[BEGIN Document section]

Only the tech industry is so brazenly authoritarian about breaking things that used to work.

1 comments

I don't think that saying technology is an evolving problem is an "authoritarian" stance

Software is written by human beings, human beings make mistakes. The fact these devices can't be updated by the vendor is an implicitly economic problem

Right-to-repair likely wouldn't "solve" these problems for 99% of people, unfortunately. Netflix would never have its customer service people advocating to download custom firmware for smart TV's from "some Russian website" for instance

The real change it would cause is allowing "tech savvy" people to carve out a niche repairing and reselling used, but functional devices. Which even if it's only a 1% decline in sales is an unacceptable proposition for companies.

Selling millions of something every year somehow isn't worth it if even a single PENNY is left on the table, or "spent" in the wrong place instead of lining their pockets

The authoritarianism is that companies should be aware that technology progresses and still lock users out from their hardware so they can’t fix it when the world inevitably changes.
> Netflix would never have its customer service people advocating to download custom firmware for smart TV's from "some Russian website" for instance

They wouldn't tell that to people directly, but they could tell you to go to a repair man. Who then, would proceed to download that same firmware from the Russian website and apply it, and the TV now works. Netflix gets to keep their reputation, and the customer is happy with the TV.

[END Document section]

Parts of the exercise
1. Print the part of the right-to-repair discussion starting at "The authoritarianism is" and ending at "with the TV.", copied word for word.
2. Count the lines in the entries below that contain the string "pixel", treating uppercase and lowercase as different, and reply with only the number.

[BEGIN Available data]

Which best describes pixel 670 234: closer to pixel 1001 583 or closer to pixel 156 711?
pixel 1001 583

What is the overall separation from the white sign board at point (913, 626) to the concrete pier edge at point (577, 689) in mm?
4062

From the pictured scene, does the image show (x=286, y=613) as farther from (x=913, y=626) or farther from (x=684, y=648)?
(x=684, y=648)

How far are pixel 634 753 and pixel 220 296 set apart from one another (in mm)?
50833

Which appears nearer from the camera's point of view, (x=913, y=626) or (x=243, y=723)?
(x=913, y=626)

[END Available data]
[BEGIN Available data]

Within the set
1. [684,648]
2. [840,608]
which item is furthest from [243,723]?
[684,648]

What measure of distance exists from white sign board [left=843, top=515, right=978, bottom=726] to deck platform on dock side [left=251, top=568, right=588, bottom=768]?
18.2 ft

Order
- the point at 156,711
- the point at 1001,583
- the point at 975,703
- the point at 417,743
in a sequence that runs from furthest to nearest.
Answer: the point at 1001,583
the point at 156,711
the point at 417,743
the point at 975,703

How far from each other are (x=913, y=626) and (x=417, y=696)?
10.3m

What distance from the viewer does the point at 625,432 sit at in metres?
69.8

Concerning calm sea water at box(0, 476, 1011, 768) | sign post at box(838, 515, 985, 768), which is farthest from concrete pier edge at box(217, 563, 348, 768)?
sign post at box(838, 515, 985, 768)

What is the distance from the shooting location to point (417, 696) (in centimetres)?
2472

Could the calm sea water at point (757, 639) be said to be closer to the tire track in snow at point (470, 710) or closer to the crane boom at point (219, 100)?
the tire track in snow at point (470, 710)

[END Available data]

Results for the exercise
1.
The authoritarianism is that companies should be aware that technology progresses and still lock users out from their hardware so they can’t fix it when the world inevitably changes.
> Netflix would never have its customer service people advocating to download custom firmware for smart TV's from "some Russian website" for instance

They wouldn't tell that to people directly, but they could tell you to go to a repair man. Who then, would proceed to download that same firmware from the Russian website and apply it, and the TV now works. Netflix gets to keep their reputation, and the customer is happy with the TV.

2. 3